TASK DETAILS ▸ Using the records below, copy out exactly the line that contains "How far from" and every line that follows it, up to and including the last, and no others.

EXERCISE INPUTS ▸

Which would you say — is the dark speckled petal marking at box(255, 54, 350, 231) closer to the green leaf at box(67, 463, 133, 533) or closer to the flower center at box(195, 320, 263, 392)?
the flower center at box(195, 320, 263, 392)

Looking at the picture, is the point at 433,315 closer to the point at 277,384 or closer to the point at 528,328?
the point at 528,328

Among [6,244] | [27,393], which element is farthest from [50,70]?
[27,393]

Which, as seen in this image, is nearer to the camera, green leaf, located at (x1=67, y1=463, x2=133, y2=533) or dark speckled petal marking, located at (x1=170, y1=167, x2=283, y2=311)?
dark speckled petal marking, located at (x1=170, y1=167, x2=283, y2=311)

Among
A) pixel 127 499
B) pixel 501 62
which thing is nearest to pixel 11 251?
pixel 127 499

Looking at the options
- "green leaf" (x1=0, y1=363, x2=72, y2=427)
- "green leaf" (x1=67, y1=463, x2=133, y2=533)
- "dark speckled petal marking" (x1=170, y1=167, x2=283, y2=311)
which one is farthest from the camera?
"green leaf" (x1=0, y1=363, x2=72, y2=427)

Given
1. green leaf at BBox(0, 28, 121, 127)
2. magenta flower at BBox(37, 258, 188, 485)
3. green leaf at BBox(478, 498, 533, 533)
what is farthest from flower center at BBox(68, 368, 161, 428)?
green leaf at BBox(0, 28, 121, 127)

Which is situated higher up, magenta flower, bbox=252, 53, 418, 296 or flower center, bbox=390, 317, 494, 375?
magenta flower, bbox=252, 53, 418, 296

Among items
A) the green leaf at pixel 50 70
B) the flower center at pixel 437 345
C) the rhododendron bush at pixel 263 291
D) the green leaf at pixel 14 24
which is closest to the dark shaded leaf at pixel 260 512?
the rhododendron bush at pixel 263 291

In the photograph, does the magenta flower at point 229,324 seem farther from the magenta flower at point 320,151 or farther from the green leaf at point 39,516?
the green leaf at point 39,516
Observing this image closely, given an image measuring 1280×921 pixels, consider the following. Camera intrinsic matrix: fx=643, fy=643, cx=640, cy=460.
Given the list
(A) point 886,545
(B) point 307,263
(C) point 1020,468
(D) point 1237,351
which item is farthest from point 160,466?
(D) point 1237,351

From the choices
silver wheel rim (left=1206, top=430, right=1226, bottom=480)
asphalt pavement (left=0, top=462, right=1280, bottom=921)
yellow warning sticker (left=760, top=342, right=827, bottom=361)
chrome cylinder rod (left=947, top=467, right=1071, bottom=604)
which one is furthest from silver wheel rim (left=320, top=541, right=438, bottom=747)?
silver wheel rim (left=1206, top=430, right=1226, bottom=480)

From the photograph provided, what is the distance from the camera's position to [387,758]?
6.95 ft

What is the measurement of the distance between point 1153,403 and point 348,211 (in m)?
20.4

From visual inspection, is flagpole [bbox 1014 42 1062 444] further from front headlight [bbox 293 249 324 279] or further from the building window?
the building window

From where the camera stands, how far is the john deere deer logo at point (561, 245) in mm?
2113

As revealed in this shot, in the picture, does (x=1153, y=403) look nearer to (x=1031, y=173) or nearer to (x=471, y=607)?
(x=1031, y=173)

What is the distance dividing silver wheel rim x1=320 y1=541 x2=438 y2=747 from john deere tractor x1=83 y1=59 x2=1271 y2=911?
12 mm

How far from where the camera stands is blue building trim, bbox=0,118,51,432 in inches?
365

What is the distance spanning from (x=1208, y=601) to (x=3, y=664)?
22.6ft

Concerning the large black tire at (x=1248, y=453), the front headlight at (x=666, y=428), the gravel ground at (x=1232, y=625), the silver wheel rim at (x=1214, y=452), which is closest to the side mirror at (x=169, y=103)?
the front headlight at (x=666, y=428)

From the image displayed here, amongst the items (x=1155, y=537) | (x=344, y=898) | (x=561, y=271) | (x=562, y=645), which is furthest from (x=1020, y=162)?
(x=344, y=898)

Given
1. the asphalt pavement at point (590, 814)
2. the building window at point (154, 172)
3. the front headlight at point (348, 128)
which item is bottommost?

REPLY ▸
How far from where the camera stands is blue building trim, bbox=0,118,51,432 in inches?
365

What is the distance spanning from (x=1208, y=601) to (x=3, y=664)?
22.6ft

Concerning the large black tire at (x=1248, y=453), the front headlight at (x=666, y=428), the gravel ground at (x=1232, y=625), the silver wheel rim at (x=1214, y=452), which is closest to the side mirror at (x=169, y=103)?
the front headlight at (x=666, y=428)

From the image displayed here, amongst the items (x=1155, y=537) | (x=344, y=898) | (x=561, y=271) | (x=562, y=645), which is furthest from (x=1020, y=162)?
(x=344, y=898)

Given
1. the asphalt pavement at point (590, 814)
2. the building window at point (154, 172)
3. the front headlight at point (348, 128)
which item is bottommost?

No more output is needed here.